LLM4VG: Large Language Models Evaluation for Video Grounding

Wei Feng,Xin Wang,Hong Chen,Zeyang Zhang,Houlun Chen,Zihan Song,Yuwei Zhou,Yuekui Yang,Haiyang Wu,Wenwu Zhu
2024-09-12
Abstract:Recently, researchers have attempted to investigate the capability of LLMs in handling videos and proposed several video LLM models. However, the ability of LLMs to handle video grounding (VG), which is an important time-related video task requiring the model to precisely locate the start and end timestamps of temporal moments in videos that match the given textual queries, still remains unclear and unexplored in literature. To fill the gap, in this paper, we propose the LLM4VG benchmark, which systematically evaluates the performance of different LLMs on video grounding tasks. Based on our proposed LLM4VG, we design extensive experiments to examine two groups of video LLM models on video grounding: (i) the video LLMs trained on the text-video pairs (denoted as VidLLM), and (ii) the LLMs combined with pretrained visual description models such as the video/image captioning model. We propose prompt methods to integrate the instruction of VG and description from different kinds of generators, including caption-based generators for direct visual description and VQA-based generators for information enhancement. We also provide comprehensive comparisons of various VidLLMs and explore the influence of different choices of visual models, LLMs, prompt designs, etc, as well. Our experimental evaluations lead to two conclusions: (i) the existing VidLLMs are still far away from achieving satisfactory video grounding performance, and more time-related video tasks should be included to further fine-tune these models, and (ii) the combination of LLMs and visual models shows preliminary abilities for video grounding with considerable potential for improvement by resorting to more reliable models and further guidance of prompt instructions.
Computer Vision and Pattern Recognition
What problem does this paper attempt to address?
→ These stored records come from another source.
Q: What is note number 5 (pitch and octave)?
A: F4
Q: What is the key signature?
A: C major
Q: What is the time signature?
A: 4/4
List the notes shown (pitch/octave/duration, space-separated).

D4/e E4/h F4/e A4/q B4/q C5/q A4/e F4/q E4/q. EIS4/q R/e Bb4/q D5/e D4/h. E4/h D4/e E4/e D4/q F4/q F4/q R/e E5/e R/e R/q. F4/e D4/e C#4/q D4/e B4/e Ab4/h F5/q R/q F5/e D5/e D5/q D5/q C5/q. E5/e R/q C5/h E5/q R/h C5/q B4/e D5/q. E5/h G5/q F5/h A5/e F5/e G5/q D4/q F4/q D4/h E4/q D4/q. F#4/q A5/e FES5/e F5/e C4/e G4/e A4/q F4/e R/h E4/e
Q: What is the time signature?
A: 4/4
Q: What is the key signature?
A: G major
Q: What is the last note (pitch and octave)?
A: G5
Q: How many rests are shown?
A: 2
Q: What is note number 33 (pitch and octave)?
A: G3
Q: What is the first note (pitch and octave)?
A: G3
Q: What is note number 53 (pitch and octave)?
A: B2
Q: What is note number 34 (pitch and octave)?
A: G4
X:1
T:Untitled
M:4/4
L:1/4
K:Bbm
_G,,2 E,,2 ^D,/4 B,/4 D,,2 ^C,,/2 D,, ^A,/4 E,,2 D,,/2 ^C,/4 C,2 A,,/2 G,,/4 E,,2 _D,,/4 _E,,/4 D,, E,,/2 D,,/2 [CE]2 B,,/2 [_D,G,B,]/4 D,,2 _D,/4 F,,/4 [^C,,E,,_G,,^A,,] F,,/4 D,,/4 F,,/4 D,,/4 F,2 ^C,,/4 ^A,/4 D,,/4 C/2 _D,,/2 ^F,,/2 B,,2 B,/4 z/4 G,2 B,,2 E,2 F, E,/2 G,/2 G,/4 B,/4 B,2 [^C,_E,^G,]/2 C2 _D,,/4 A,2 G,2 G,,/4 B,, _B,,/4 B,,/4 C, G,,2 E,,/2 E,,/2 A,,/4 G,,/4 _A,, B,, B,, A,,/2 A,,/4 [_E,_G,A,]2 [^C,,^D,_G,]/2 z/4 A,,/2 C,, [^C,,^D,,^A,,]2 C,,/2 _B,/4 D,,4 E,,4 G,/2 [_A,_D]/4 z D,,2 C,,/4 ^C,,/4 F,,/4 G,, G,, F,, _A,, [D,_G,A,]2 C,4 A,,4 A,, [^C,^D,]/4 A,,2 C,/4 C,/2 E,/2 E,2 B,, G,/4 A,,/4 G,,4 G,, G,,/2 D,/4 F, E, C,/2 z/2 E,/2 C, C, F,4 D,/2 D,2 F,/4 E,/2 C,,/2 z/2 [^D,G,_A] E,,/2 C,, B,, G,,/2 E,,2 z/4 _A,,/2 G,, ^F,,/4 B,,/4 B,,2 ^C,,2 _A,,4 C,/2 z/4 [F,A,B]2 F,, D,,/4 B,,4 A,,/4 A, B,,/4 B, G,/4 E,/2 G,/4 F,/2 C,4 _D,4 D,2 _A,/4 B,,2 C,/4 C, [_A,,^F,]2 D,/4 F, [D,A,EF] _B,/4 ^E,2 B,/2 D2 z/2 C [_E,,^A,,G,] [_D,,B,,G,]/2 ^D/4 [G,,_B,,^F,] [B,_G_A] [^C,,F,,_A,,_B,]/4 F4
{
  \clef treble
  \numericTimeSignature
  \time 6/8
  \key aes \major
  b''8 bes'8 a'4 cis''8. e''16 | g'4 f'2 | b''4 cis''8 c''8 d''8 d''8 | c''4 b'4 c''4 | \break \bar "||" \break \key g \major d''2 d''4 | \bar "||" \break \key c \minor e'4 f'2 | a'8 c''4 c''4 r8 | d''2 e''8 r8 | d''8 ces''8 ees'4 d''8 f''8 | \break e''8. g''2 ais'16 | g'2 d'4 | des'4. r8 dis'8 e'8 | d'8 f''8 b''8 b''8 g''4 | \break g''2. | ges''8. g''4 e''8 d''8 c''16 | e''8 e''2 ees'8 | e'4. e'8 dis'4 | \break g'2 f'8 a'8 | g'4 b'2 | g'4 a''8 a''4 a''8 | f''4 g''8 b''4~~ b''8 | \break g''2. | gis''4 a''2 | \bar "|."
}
The problem this paper attempts to address is: The current capabilities of large language models (LLMs) in handling video grounding (VG) tasks are unclear and have not been fully explored. The video grounding task requires the model to accurately locate the start and end timestamps of the time segments in the video that match a given text query. Although existing LLMs have achieved significant success in many tasks, their ability to handle video tasks that require precise time boundary localization remains unclear. To fill this research gap, the authors propose the LLM4VG benchmark, which aims to systematically evaluate the performance of different LLMs on the video grounding task. Through the design of extensive experiments, the authors examine the performance of two types of video LLM models in the video grounding task: one type is video LLMs trained directly on text-video pairs (referred to as VidLLM), and the other type combines pre-trained visual description models with LLMs, such as video/image captioning models. Additionally, the authors propose customized prompting methods to integrate VG instructions and descriptive information from different types of generators, including visual descriptions directly from caption-based generators and enhanced information from visual question answering (VQA)-based generators. These experiments not only compare the performance of various VidLLMs but also explore the impact of different choices of visual models, LLMs, and prompt designs. Overall, by proposing the LLM4VG benchmark, the paper aims to evaluate and analyze the performance of LLMs in the video grounding task, thereby providing a foundation for further research and development.